For decades, my brother Tomaj positioned himself as something of the black sheep in our family, the third of us four boys, and the wildest among us. We stayed overnight in his Bay Area home on our way to Oregon, where I hope to write some final entries for a book of reflections. Somewhere during the evening he understated, “I haven’t exactly led a sheltered life.”
But the last time I stayed with Tomaj, he had introduced me to some fabulous Leonard Cohen songs, including “If It Be Your Will” and “Another Hallelujah”. Both songs feature the angst of a man who knows there is a God in heaven who is worthy of praise but who also isn’t certain how completely we humans can really understand that God. The older I get, the more I see such sentiment as intimately honest, a recognition that God is the ultimate Other, that even the seeker who finds God can’t control God. We played and sang the songs together, at the top of our lungs, both visits.
Tomaj mentioned that he’d just seen the musical Wicked in San Francisco last week. It’s the theatre production that vamps off The Wizard of Oz tale, except that in this “rest of the story” version we learn about the woundedness and good-hearted nature of the Wicked Witch and the general meanness and silver-spoon shallowness of the Good Witch. Bad is good and good is bad. Sounds like just the kind of thing we God-fearing people should reject out of hand, boycott as a matter of principle… and in the process miss out on some truths that will challenge our certainties on quickly judging things by the way they appear.
Because we had much to talk about in a few hours together, we simply agreed that we’d both loved Wicked when we saw it, and we went on to some other topic. But now I’m sorry I didn’t talk to him more about it, and then in the process told him about an experience I’d had earlier this month that he would have appreciated…

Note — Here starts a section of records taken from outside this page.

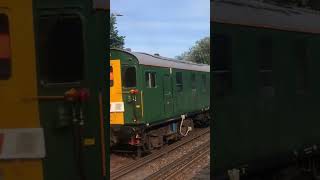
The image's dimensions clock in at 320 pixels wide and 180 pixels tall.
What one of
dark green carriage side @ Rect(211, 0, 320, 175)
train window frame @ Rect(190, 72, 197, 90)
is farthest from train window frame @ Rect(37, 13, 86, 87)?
train window frame @ Rect(190, 72, 197, 90)

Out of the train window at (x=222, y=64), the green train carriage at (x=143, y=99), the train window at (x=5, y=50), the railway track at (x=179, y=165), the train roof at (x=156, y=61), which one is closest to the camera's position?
the train window at (x=5, y=50)

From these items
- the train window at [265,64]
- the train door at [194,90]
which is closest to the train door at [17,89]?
the train window at [265,64]

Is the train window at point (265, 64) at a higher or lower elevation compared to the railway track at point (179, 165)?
higher

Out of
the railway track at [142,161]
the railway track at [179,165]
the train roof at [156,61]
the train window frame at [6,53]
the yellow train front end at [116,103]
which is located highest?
the train roof at [156,61]

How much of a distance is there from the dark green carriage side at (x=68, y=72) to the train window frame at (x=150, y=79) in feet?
44.4

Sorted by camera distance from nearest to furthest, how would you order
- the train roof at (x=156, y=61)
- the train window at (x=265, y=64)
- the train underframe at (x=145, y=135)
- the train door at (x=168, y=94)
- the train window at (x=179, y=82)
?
the train window at (x=265, y=64) < the train underframe at (x=145, y=135) < the train roof at (x=156, y=61) < the train door at (x=168, y=94) < the train window at (x=179, y=82)

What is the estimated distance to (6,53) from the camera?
4047 millimetres

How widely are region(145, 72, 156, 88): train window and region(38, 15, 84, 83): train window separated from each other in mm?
13693

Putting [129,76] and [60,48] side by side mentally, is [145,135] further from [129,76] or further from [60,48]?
[60,48]

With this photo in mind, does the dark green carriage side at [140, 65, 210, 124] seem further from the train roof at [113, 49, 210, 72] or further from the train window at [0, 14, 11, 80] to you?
the train window at [0, 14, 11, 80]

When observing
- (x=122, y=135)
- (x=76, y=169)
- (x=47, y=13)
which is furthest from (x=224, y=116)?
(x=122, y=135)

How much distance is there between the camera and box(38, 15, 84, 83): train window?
411 cm

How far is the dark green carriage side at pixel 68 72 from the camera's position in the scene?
411cm

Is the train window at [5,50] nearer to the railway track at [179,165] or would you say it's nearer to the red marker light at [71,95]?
the red marker light at [71,95]
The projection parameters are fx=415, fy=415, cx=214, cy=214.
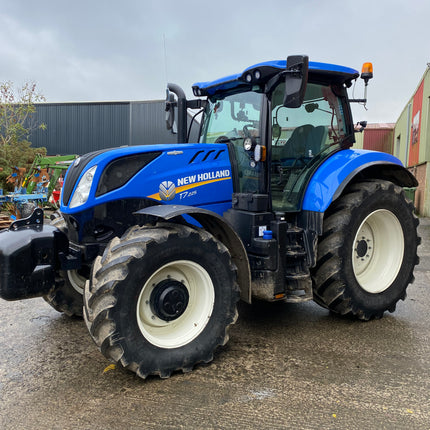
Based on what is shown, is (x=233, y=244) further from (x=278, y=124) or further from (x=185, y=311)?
(x=278, y=124)

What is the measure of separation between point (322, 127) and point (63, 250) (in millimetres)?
2763

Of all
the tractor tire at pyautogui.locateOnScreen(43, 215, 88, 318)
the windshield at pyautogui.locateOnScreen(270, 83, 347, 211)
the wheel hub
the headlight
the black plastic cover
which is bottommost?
the tractor tire at pyautogui.locateOnScreen(43, 215, 88, 318)

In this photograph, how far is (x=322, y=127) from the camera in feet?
14.0

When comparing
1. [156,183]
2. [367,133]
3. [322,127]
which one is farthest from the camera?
[367,133]

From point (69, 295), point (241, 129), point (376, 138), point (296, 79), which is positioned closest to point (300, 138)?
point (241, 129)

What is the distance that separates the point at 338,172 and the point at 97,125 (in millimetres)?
20113

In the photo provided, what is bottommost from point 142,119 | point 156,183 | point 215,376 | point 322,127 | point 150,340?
point 215,376

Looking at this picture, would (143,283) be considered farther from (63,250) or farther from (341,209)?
(341,209)

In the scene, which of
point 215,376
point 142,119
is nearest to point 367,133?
point 142,119

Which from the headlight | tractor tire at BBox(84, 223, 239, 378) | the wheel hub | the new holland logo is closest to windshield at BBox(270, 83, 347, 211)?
the new holland logo

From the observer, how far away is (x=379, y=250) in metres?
4.46

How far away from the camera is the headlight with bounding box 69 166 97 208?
10.6ft

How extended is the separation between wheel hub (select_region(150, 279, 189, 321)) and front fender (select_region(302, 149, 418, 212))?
1527 mm

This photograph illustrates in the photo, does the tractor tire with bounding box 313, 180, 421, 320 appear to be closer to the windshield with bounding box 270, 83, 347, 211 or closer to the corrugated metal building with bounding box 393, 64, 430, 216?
the windshield with bounding box 270, 83, 347, 211
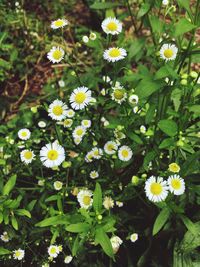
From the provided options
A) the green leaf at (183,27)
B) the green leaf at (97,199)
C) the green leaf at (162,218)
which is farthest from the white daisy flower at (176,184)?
the green leaf at (183,27)

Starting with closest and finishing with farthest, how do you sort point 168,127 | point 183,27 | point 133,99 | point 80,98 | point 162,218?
point 183,27
point 168,127
point 162,218
point 80,98
point 133,99

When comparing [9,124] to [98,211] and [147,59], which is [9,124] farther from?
[98,211]

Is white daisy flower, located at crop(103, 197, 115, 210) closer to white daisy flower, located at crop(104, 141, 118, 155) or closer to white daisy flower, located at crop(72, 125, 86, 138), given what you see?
white daisy flower, located at crop(104, 141, 118, 155)

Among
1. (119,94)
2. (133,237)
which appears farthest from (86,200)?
(119,94)

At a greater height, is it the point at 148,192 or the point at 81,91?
the point at 81,91

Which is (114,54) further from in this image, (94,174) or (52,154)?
(94,174)

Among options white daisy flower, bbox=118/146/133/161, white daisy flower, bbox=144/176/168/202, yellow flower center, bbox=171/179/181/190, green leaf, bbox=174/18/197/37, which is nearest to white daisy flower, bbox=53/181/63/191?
white daisy flower, bbox=118/146/133/161


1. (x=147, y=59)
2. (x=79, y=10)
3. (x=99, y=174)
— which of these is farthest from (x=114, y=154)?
(x=79, y=10)
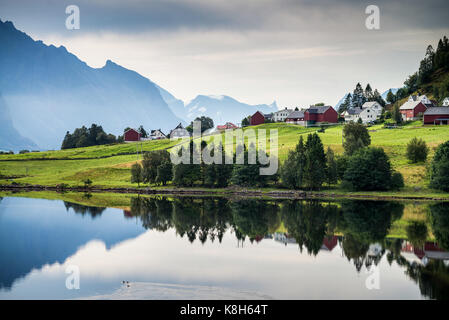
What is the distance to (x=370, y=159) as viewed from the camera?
6994 centimetres

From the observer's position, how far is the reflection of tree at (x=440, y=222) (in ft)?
125

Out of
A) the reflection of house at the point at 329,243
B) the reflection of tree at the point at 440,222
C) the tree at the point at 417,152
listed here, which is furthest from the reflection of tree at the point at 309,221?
the tree at the point at 417,152

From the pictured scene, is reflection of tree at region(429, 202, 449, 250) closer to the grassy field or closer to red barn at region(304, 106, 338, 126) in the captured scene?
the grassy field

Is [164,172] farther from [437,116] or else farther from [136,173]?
[437,116]

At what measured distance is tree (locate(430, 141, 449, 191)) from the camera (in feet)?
212

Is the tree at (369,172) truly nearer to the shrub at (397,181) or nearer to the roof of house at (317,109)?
the shrub at (397,181)

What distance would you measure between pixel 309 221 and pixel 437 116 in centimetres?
7008

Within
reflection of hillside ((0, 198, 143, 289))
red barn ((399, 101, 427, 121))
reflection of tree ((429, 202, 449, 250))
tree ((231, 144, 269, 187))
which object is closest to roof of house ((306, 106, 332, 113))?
red barn ((399, 101, 427, 121))

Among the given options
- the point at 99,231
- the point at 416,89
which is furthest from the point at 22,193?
the point at 416,89

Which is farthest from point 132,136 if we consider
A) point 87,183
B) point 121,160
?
point 87,183

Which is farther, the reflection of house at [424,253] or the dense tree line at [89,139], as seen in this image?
the dense tree line at [89,139]

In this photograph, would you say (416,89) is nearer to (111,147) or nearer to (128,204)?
(111,147)

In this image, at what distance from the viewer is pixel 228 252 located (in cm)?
3666

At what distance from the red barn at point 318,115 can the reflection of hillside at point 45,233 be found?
81112mm
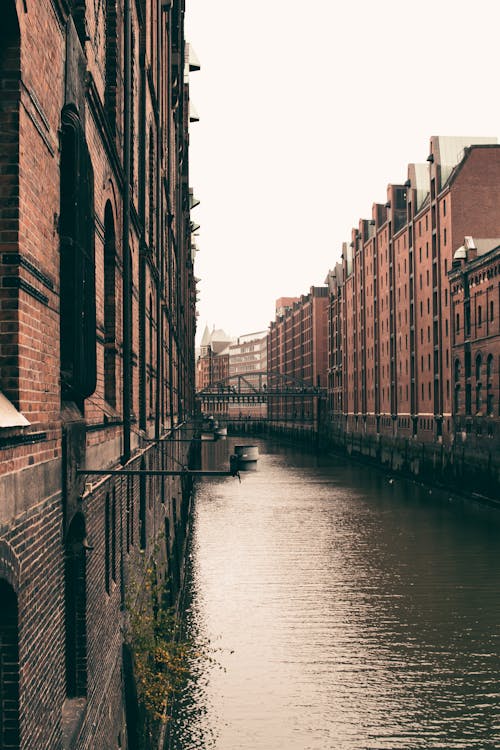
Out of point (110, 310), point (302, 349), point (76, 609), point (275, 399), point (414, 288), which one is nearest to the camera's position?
point (76, 609)

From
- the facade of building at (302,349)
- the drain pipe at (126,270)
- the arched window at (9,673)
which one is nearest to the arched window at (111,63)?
the drain pipe at (126,270)

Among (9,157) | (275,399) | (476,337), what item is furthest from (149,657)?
(275,399)

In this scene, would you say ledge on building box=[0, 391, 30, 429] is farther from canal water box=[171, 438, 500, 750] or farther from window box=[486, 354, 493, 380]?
window box=[486, 354, 493, 380]

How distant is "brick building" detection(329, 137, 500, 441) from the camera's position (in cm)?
5609

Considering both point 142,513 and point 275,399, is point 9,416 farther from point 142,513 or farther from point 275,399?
point 275,399

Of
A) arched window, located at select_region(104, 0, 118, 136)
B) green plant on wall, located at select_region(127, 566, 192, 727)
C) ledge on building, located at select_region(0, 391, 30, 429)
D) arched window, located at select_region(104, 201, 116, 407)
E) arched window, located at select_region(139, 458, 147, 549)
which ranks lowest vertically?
green plant on wall, located at select_region(127, 566, 192, 727)

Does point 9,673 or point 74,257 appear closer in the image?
point 9,673

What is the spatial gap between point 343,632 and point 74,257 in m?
17.6

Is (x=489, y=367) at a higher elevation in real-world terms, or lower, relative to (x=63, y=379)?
higher

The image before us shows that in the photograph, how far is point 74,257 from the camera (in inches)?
267

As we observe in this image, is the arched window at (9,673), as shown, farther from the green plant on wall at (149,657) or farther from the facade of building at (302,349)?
the facade of building at (302,349)

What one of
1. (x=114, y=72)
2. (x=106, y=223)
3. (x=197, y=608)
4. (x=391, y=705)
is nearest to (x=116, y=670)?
(x=106, y=223)

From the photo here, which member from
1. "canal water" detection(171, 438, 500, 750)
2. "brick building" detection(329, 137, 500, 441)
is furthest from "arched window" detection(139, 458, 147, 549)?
"brick building" detection(329, 137, 500, 441)

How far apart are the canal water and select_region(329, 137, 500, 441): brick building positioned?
1996 centimetres
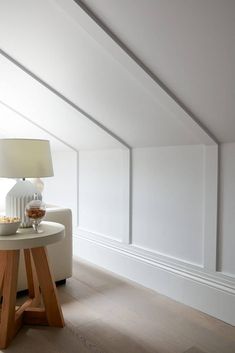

I attended a training conference in Denver along with a few other colleagues. As I walked down the hallway of the conference hotel, I walked past someone whose passing caught my eye. When I turned my head around, I discovered that he wore a tail. A big, fuzzy 3-4 foot long tail bobbed up and down behind him. Then another person walked past on his way somewhere, with a striped tail. Then a person fully dressed as a chipmunk went by, eyes straight ahead almost as though she were late, late, for a very important date. Later, a group of five or six people dressed as various animals stood in a circle, all hugging each other and gesturing mutely.
I asked the “normal” looking person standing next to them what was happening, and he said it was a sort of “mascot convention.” His explanation didn’t make much sense though, so I asked at the front desk and learned that this was FurCon, a Furries Convention. They are people who like to dress up like animals. The national Furries conference has 4000 attendees, and this Mountain States chapter conference would have 400-500 participants. I learned later that it’s known—to them anyway—as anthropomorphic art: portraying animals with human characteristics.
Over the next couple of days, each time they’d walk past us, my colleagues and I would steal a furtive glance at each other, sharing an unspoken humor. Perhaps the strangest glance came after I watched a guy dressed like a typical techie nerd go through the breakfast buffet while a raccoon tail protruded from his backside.
I noticed that these people acted very kindly toward each other. A few were dressed in black with spiked hair, but generally they had the gentle nature of characters from Disneyland or Chuck E. Cheese. Mostly they kept to themselves and to their end of the hotel, though a few seemed to engage with the children of other guests.
We’d walk past their conference rooms and chuckle, wondering in whispered tones: what do they possibly talk about in their breakout sessions? I was interested, so I looked for the opportunity to get some answers from a participant.
But the answers I needed came from an unexpected source. The evening that our course ended, a few of us were invited to dinner in a small banquet room down the hallway with the course leader. We talked about many things, including how his training business had grown, thanks in no small part to an invaluable colleague who was not able to be with us. He told us that she is unusually transparent and joyful, and if she were here she’d be the first to tell you her story… of how she’d been molested by all the males in her family since age five, of having grown up with suicidal tendencies and no self-esteem.
Later she was introduced to community theatre and discovered that she could come alive by portraying other people. Over time she began to admire the personality traits of some of the characters she was playing and discovered that she could retain their strengths into herself to fill in some of her own deficits. She started to seek out characters with the strengths she wanted to have in her own life, and in the studying and portraying of those characters onstage, she learned that she could choose to redefine and strengthen herself offstage, beyond her abuse, beyond her victimhood.
Just as our host was saying “She would tell you that playing those characters saved her life,” it hit me, because right outside our room the Furries were walking to their evening sessions. I blurted out, “And God is showing us this right now because I think that’s precisely the understanding he wants us to have toward those people in costumes out there. We don’t know their stories and the meaning this event has for them.” No one felt more convicted than me, and the next morning is when I sought out and learned most of the above information from attendees.
Everybody has a story. It may not be a story of tragedy, though every story includes some mixture of pain as well as joy. But that evening, like my evening seeing Wicked, and my evening with my brother, was a reminder that it’s almost always too early to judge who is “good or “bad”, or who lives inside the black sheep’s costume.